▶ [Document excerpt]
Not the same without a live audience

The tough part, for Valayden, was missing the thrill of performing on the figurative stage and feeding off the energy of the students in his human development capstone class and his courses on theorizing social change and human rights. “When you’re physically present, there is eye contact and you know if people are paying attention or not,” Valayden says. “On the screen, it’s hard to know what’s landing and gauge the response to what you are delivering.” Valayden’s colleague in human development, Ren  Rojas, feels the same. Rojas says the end of spring semester 2020 wasn’t hard because he was teaching a master’s level course that was moving into student-led workshops. The struggle was real though when he tried teaching a graduate course in the fall using a hybrid model with some students in the classroom and others simultaneously online. Rojas found that excelling as a teacher in person and online were mutually exclusive so by mid-October, he decided going full remote — focusing on one modality — would be best for everyone. “I’m the kind of instructor who moves around a lot,” the assistant professor says. “I had to be careful under COVID-19 conditions that I wasn’t moving close to the students, but I had the full front of the seminar room to myself. That gets my energy going. But, I was moving in and out of the camera shot, so students at home couldn’t see me or hear my voice as clearly.”

Keeping students connected

As the mode of instruction changed, content had to be adjusted as well. Instead of group presentations, Valayden had students do more individual work and leveraged online discussion boards to increase interaction. Rojas used Zoom tools such as polls and breakout rooms to keep students in his Oppression, Dignity and Social Change course engaged with the material and each other.

“We had just come off a summer of mass mobilization and protests on the streets,” Rojas says. “The election took place in the midst of the semester, and I knew most of my students were following it, so I constantly drew on what was happening in the country to make sure engagement stayed high.”

▶ [Source data]

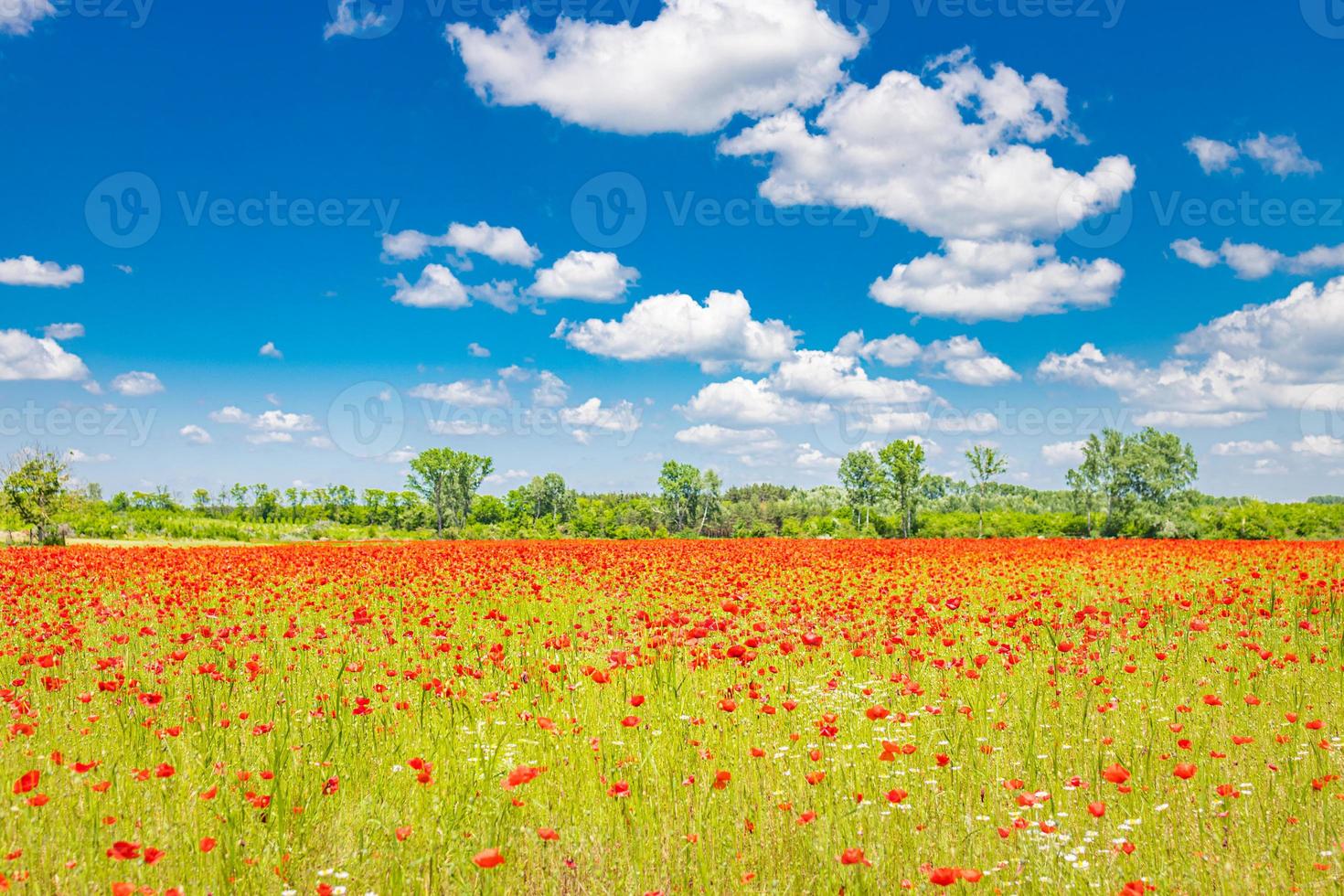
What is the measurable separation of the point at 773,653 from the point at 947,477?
141m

▶ [Questions to answer]
(a) According to the remote teaching excerpt, which Zoom tools did Rojas use to keep students engaged?
(b) Echo the remote teaching excerpt word for word from "As the mode" up to and including "and each other.".
Answer using only the remote teaching excerpt, not the listing.

▶ [Answer list]
(a) Polls and breakout rooms.

(b)
As the mode of instruction changed, content had to be adjusted as well. Instead of group presentations, Valayden had students do more individual work and leveraged online discussion boards to increase interaction. Rojas used Zoom tools such as polls and breakout rooms to keep students in his Oppression, Dignity and Social Change course engaged with the material and each other.